→ Extract provided
....................
Fig. 3. Numerically simulated distributions of the electric field component collinear with the polarization direction of the incident plane wave, presenting the excitation of resonant plasmonic modes (a) in the case of isolated core nanoellipsoids (APN-S) with the corresponding charge distributions on the metallic surface presented in (b), and (c) in the case of the nanoellipsoids attached to the outer nanocavity wall (APN-A), modelled for the normal incidence and geometrical parameters from Fig. 1. The correspondence of the excited plasmonic resonances to the polarization state of the incident light φ = 0° (black curves in Fig. 2) and φ = 90° (red curves in Fig. 2) is reflected by the color of the mode labels.
In the case of nanoellipsoids attached to the cavity walls (case APN-A), as φ changes from 0° to 90°, reflectance dip A1 changes the spectral position from 559 nm to 596 nm, and new modes A3, A4 and A6 appear at 723 nm, 950 nm and 1504 nm, respectively, while mode A5 disappears. Assessing the field map presented in Fig. 3, A5 is the dipolar-type nanoellipsoid mode (an analogue of mode S5), which in this case can be excited only for one polarization across the elliptical nanoparticle. Its counterpart in the orthogonal direction disappeared, as the nanoparticle is merged with the outer nanocavity wall. Examining the field maps of the modes in the APN-A case, one can see that although these modes are strictly speaking not the coaxial nanocavity modes, as the nanocavity now has an interruption produced by the attached nanoellipsoids, they are related and the former can be evolutionarily traced to the latter. Finally, it can be noted that any intermediate polarization of the incident light can be decomposed into two orthogonal components at 0° and 90°, which will result in the simultaneous excitation of both sets of modes with the corresponding magnitudes and phase delays.
....................
→ Given material
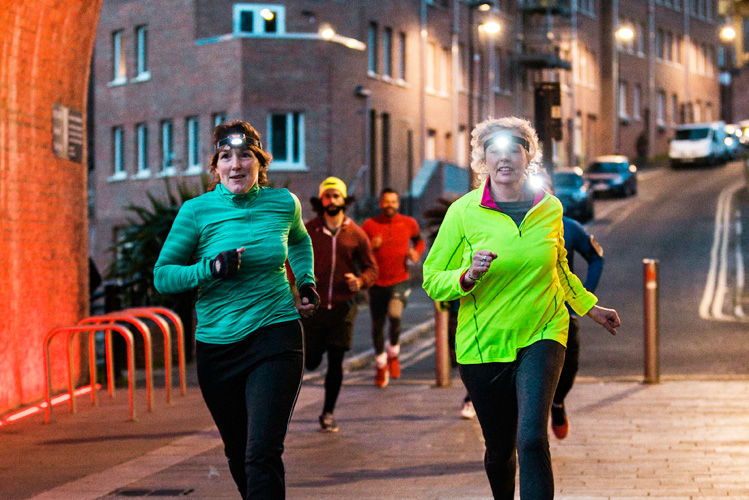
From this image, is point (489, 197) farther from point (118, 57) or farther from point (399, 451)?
→ point (118, 57)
....................
→ Written exercise 1
Reproduce a portion of the passage on plasmonic nanoellipsoid modes, beginning at the words "Fig. 3. Numerically" and stopping after the words "the mode labels.".
→ Written exercise 2
Answer these questions from the passage on plasmonic nanoellipsoid modes:
(a) Which curve color in Fig. 2 corresponds to the polarization state φ = 90°?
(b) In the APN-A case, what spectral positions does reflectance dip A1 move between as φ changes from 0° to 90°?
(c) At what wavelength does the new mode A6 appear?
The listing that accompanies this passage was taken from a separate source.

→ Right answer 1
Fig. 3. Numerically simulated distributions of the electric field component collinear with the polarization direction of the incident plane wave, presenting the excitation of resonant plasmonic modes (a) in the case of isolated core nanoellipsoids (APN-S) with the corresponding charge distributions on the metallic surface presented in (b), and (c) in the case of the nanoellipsoids attached to the outer nanocavity wall (APN-A), modelled for the normal incidence and geometrical parameters from Fig. 1. The correspondence of the excited plasmonic resonances to the polarization state of the incident light φ = 0° (black curves in Fig. 2) and φ = 90° (red curves in Fig. 2) is reflected by the color of the mode labels.

→ Right answer 2
(a) Red.
(b) From 559 nm to 596 nm.
(c) 1504 nm.